◆ What the exercise asks
Omit all pictures, then retype exactly the lines from the one that contains "Of that group" through the end of the listing.

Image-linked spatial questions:
►

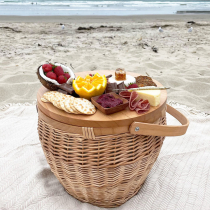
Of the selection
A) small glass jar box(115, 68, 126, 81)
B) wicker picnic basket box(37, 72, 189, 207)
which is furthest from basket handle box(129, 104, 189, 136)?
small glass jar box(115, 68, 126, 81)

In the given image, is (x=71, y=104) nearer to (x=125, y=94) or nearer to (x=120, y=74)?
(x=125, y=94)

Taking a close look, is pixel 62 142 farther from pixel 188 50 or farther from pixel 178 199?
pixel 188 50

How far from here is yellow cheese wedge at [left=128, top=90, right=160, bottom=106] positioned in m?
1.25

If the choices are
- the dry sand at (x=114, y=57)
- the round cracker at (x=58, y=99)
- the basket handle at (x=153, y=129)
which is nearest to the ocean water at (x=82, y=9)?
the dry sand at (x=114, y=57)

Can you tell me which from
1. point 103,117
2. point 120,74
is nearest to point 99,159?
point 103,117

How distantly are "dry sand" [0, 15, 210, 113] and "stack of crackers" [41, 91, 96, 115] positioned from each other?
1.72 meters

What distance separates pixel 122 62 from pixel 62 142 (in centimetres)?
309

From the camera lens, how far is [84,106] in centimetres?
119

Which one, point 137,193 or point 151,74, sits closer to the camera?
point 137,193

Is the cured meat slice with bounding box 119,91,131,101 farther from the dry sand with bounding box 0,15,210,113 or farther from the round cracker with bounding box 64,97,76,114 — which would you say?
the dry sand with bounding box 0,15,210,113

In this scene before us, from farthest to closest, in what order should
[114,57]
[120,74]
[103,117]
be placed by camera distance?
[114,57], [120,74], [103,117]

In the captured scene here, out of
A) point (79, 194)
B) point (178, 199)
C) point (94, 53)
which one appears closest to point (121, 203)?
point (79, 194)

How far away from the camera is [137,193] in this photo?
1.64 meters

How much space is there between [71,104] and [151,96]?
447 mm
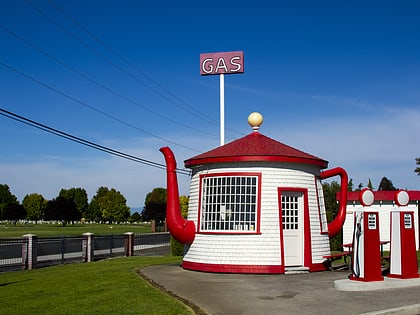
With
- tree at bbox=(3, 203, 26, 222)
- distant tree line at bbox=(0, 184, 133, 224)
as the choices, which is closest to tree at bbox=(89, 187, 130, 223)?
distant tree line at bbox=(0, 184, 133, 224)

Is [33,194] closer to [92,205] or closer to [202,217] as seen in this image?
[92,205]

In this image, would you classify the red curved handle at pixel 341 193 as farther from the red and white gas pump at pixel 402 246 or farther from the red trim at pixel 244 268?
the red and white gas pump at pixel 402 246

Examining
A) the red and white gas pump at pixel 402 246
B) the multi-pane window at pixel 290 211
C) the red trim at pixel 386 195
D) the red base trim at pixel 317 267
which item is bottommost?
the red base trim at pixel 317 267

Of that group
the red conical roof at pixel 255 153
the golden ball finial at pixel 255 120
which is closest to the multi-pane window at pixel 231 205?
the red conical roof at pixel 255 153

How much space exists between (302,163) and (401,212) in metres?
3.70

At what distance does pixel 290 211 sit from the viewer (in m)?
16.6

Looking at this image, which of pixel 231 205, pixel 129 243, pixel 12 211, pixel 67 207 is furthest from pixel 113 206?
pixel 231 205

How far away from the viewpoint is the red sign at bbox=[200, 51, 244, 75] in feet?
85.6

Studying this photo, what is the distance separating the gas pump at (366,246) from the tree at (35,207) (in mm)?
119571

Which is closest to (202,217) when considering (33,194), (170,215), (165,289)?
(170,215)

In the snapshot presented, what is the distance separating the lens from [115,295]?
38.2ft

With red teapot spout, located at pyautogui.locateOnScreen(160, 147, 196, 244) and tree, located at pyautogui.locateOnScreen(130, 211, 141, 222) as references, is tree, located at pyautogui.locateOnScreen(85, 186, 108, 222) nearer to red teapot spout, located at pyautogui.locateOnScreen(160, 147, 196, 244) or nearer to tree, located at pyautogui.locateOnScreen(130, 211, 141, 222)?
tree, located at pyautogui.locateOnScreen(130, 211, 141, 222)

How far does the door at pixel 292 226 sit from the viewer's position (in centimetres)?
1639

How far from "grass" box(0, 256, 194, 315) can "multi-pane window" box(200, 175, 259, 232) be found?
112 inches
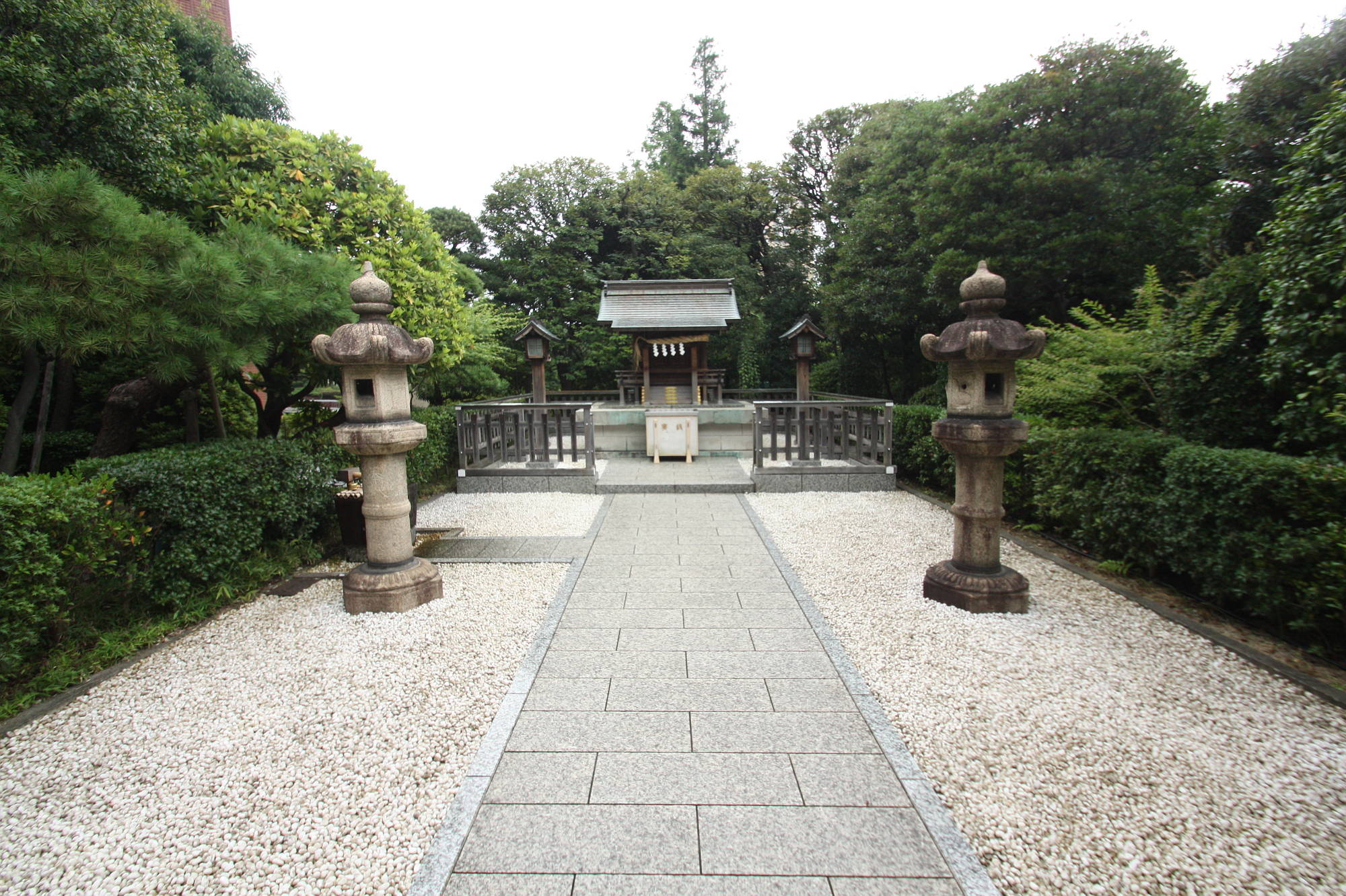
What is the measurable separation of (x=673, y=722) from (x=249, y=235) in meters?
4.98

◄

◆ Exercise response
Of that group
the red conical roof at pixel 255 153
the golden ball finial at pixel 255 120
which is closest to the multi-pane window at pixel 231 205?
the red conical roof at pixel 255 153

How much space exists between (302,163) and (401,212) in metres?
3.70

At what distance does pixel 290 211 sit from the viewer (in m)?
16.6

Looking at this image, which of pixel 231 205, pixel 129 243, pixel 12 211, pixel 67 207 is furthest from pixel 113 206?
pixel 231 205

How far away from the viewpoint is the red sign at bbox=[200, 51, 244, 75] in feet?
85.6

Studying this photo, what is the distance separating the gas pump at (366,246) from the tree at (35,207) (in mm)?
119571

Which is closest to (202,217) when considering (33,194), (170,215), (165,289)?
(170,215)

In the snapshot presented, what is the distance separating the lens from [115,295]?
38.2ft

With red teapot spout, located at pyautogui.locateOnScreen(160, 147, 196, 244) and tree, located at pyautogui.locateOnScreen(130, 211, 141, 222) as references, is tree, located at pyautogui.locateOnScreen(85, 186, 108, 222) nearer to red teapot spout, located at pyautogui.locateOnScreen(160, 147, 196, 244) or nearer to tree, located at pyautogui.locateOnScreen(130, 211, 141, 222)?
tree, located at pyautogui.locateOnScreen(130, 211, 141, 222)

How far does the door at pixel 292 226 sit from the viewer's position (in centimetres)?
1639

How far from "grass" box(0, 256, 194, 315) can "multi-pane window" box(200, 175, 259, 232) be found?
112 inches
What is the measurable separation of (x=673, y=722) from (x=249, y=235) in meters?
4.98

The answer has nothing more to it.